父亲有些生气,埋怨地说道:他强叔,你这是干什么,还行此大礼,我们俩哪能受得起?强婶笑着说:受得起——受得起——这些年要不是你们两口子,我死的心都有了!母亲拍着强婶说:说的什么话,国强这不是好好地回来,往前看,慢慢会好起来的!父亲也附和道:就是,他强婶,国强回来了,天就开了,以后就天天都是好日子!

吃完饭,原本的树荫已在太阳的静默地移动里,阳光普照,一众人等,收拾碗盘,抬挪桌椅,换到檐下的阴凉处,张雪梅帮忙把一片狼藉的树下打扫干净,又帮忙收拾完桌子上的光盘空碗,和郑丽娟、强婶在厨房洗刷完毕。我清了清嗓子,一本正经地说:强哥可以去我爸的家具加工坊!说完转过头看着父亲,问道:可以吗,爸?父亲笑着说:当然可以,我那正缺人,就是现在的年轻人都想出去挣大钱,看不上在我死守着,木匠恐怕以后要后继无人了——不知道国强是什么意思!

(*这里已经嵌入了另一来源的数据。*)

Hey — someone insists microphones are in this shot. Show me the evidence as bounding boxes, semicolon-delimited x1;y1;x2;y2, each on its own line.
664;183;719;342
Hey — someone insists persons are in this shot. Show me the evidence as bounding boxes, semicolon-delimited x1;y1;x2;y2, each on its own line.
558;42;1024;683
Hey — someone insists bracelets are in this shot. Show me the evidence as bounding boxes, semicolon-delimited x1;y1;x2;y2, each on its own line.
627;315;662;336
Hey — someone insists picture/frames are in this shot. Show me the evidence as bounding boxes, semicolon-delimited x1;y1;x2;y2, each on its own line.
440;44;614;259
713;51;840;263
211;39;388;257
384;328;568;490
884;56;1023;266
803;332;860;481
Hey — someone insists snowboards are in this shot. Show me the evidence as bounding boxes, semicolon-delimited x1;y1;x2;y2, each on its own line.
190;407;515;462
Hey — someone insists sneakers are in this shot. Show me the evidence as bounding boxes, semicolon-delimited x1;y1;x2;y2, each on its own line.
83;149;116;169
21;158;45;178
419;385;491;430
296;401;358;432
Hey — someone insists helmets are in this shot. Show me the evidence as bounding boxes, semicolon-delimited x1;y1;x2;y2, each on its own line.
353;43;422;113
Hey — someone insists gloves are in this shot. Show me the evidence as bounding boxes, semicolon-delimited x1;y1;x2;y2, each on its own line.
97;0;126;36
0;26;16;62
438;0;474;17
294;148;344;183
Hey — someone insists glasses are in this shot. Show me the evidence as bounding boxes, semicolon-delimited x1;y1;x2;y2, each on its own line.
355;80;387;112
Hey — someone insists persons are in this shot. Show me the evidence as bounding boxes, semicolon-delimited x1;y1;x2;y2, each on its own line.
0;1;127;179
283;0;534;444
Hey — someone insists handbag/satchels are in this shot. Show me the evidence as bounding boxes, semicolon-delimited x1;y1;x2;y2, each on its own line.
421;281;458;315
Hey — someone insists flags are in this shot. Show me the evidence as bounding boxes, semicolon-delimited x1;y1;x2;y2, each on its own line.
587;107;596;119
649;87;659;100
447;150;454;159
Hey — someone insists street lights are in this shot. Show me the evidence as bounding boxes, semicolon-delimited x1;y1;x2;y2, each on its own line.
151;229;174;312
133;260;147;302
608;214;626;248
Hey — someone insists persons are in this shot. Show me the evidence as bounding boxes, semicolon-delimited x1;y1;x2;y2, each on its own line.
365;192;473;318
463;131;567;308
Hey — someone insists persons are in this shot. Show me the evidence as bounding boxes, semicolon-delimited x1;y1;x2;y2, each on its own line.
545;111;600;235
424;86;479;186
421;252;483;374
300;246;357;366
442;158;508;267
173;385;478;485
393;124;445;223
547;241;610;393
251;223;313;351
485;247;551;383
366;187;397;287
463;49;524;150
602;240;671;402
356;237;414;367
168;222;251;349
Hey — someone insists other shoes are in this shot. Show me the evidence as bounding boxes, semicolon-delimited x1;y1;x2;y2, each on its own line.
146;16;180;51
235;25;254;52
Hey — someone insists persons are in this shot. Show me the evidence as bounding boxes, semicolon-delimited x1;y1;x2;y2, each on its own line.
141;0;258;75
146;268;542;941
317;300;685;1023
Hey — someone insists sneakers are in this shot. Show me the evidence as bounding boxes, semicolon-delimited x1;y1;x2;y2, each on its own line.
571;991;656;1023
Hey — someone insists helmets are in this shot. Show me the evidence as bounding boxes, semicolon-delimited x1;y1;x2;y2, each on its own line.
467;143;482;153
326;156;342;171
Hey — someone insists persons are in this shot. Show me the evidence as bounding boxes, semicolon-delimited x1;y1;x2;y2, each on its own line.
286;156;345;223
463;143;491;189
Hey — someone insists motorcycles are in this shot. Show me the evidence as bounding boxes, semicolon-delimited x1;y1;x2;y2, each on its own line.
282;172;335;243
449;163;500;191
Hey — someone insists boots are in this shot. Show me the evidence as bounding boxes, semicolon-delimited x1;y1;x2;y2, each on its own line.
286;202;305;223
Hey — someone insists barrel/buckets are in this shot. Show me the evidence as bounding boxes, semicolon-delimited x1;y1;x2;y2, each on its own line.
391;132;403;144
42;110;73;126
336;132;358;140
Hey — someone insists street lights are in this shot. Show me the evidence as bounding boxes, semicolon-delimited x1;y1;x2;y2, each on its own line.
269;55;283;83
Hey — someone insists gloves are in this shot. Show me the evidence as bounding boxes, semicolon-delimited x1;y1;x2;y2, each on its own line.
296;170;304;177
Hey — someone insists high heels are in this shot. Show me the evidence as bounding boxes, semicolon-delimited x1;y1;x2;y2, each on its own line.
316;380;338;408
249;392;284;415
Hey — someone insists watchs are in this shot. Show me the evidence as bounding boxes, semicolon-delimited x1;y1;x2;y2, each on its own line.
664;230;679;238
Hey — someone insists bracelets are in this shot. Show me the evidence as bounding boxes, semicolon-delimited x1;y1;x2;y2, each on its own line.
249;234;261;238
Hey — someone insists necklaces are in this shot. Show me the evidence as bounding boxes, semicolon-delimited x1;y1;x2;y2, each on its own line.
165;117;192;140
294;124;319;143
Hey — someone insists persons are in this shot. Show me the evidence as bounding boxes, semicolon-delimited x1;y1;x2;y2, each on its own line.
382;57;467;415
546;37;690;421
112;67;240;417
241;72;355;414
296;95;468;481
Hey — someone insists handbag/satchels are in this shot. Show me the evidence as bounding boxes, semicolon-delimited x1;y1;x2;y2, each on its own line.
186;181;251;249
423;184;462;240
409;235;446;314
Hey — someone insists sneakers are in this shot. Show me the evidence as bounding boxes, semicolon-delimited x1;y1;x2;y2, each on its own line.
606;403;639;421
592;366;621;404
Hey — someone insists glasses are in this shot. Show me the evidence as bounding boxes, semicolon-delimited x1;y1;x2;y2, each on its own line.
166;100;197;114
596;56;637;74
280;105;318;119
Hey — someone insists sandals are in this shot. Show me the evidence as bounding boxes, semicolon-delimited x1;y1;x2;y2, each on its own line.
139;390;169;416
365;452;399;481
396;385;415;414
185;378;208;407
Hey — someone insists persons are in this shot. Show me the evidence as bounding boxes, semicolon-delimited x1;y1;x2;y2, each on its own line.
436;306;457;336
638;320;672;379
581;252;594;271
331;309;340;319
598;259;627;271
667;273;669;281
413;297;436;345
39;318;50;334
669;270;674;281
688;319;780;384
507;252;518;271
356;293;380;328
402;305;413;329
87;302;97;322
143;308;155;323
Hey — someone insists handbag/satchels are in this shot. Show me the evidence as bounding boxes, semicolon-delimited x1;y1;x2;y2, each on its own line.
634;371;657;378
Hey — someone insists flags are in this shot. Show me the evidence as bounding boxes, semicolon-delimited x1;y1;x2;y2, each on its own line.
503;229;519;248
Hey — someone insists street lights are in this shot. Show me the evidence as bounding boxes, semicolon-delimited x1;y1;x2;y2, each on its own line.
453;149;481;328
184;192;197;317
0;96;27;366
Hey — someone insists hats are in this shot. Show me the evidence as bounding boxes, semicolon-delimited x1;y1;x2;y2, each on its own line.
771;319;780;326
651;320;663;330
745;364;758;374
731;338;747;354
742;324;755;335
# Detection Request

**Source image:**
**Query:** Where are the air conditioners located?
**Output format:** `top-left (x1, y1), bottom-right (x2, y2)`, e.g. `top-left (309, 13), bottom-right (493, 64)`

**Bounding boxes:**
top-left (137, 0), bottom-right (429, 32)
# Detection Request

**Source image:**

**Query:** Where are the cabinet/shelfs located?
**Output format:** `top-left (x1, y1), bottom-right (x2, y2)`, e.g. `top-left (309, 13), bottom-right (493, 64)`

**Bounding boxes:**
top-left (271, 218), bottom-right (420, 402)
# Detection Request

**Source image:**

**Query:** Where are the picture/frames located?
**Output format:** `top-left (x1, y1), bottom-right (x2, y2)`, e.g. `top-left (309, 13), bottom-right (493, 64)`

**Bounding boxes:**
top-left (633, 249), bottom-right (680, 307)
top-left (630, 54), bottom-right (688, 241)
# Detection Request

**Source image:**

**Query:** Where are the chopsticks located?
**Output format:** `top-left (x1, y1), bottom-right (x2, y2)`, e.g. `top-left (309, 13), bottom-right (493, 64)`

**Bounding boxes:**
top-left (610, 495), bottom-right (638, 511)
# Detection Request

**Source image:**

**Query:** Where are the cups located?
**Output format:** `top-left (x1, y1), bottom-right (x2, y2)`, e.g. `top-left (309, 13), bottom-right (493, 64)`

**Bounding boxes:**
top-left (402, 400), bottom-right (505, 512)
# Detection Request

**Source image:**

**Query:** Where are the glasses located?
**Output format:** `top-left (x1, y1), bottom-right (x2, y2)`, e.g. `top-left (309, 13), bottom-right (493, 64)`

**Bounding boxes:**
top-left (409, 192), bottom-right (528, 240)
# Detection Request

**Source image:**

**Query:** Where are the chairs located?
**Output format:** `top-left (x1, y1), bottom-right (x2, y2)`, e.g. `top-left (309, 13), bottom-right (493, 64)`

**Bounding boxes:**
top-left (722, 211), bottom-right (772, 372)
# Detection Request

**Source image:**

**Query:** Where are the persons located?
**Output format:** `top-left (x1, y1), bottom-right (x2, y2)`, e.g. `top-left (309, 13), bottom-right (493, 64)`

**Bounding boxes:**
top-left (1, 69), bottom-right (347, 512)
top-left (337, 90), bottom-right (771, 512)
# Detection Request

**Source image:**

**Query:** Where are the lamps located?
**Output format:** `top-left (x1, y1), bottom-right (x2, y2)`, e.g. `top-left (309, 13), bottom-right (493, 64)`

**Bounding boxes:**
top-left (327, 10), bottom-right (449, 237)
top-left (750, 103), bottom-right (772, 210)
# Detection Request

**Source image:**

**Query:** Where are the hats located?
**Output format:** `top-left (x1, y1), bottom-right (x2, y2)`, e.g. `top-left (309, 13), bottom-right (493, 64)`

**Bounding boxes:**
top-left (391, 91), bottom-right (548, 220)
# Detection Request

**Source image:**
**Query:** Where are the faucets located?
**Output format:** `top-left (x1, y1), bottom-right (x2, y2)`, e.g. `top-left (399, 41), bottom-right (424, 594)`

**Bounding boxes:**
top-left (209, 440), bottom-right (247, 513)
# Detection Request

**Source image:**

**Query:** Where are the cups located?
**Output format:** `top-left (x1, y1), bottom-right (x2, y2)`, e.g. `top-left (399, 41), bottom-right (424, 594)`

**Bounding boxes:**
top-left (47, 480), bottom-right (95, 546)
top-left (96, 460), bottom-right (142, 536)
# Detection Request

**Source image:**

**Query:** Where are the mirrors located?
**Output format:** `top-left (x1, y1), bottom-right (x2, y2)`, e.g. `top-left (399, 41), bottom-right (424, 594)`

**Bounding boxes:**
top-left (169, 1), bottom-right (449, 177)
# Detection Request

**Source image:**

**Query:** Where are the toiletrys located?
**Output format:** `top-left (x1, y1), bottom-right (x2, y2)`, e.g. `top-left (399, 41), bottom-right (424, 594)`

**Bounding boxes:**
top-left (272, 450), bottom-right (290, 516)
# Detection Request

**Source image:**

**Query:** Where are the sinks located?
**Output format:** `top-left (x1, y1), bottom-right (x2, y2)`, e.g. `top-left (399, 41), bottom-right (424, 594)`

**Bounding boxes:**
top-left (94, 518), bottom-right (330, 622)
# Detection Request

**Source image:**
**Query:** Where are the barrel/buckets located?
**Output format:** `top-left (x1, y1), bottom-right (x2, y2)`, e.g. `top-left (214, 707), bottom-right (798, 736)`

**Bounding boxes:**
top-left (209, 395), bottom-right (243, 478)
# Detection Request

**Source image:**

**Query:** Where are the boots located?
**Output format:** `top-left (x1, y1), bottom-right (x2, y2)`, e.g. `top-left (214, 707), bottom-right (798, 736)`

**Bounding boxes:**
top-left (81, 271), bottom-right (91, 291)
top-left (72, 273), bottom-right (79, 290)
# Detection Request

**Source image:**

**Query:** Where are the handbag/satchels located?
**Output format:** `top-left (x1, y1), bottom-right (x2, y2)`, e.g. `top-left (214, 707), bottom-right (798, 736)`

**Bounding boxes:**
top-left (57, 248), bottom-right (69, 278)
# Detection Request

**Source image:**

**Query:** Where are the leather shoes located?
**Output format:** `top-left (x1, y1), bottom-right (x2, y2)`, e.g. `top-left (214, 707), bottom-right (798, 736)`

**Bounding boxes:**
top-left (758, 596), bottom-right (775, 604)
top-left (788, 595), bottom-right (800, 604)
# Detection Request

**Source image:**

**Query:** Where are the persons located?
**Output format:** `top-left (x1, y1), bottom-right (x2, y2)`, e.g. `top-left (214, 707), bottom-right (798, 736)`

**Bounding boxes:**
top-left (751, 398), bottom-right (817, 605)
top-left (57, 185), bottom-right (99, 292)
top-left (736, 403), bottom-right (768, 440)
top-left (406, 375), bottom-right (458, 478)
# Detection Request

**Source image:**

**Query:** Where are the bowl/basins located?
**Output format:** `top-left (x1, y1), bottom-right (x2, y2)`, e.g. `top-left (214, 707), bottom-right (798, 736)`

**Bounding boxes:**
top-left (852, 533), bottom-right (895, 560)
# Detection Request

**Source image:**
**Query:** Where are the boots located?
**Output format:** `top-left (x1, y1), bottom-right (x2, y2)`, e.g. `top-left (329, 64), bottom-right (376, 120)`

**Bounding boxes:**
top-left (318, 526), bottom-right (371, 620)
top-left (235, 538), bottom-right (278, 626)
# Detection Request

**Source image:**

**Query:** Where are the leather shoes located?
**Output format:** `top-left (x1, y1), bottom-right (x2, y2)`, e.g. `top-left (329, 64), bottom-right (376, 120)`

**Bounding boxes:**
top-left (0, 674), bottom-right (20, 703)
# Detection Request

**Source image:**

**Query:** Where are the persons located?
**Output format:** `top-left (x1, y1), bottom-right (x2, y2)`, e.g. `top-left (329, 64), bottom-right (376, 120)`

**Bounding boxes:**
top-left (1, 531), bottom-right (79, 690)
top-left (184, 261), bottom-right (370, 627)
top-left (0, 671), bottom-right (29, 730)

张国强看了看强叔,又转头看着父亲不好意思地说:叔,我行吗,笨手笨脚的!父亲笑着说:国强,不要那么说自己,我现在就剩那一个徒弟,连学都没上过,主要是要你能待得住,踏实学,别人教不会,我已经要把你教会,钱挣得也不多,但相对稳定,虽然没有你去外面挣得多,但花销也少!

等国庆节再次回到家里,见到强哥的时候,父亲自豪地说道:贵贤,强哥现在不得了,虽然木匠手艺没学多少,倒是给咱家具厂的业务拓展了不少,装修房子、园林绿化的木工小工程,全给咱们拉来了——你们年轻人还是思维活跃,把脑子放在正事上,更是比我强多了!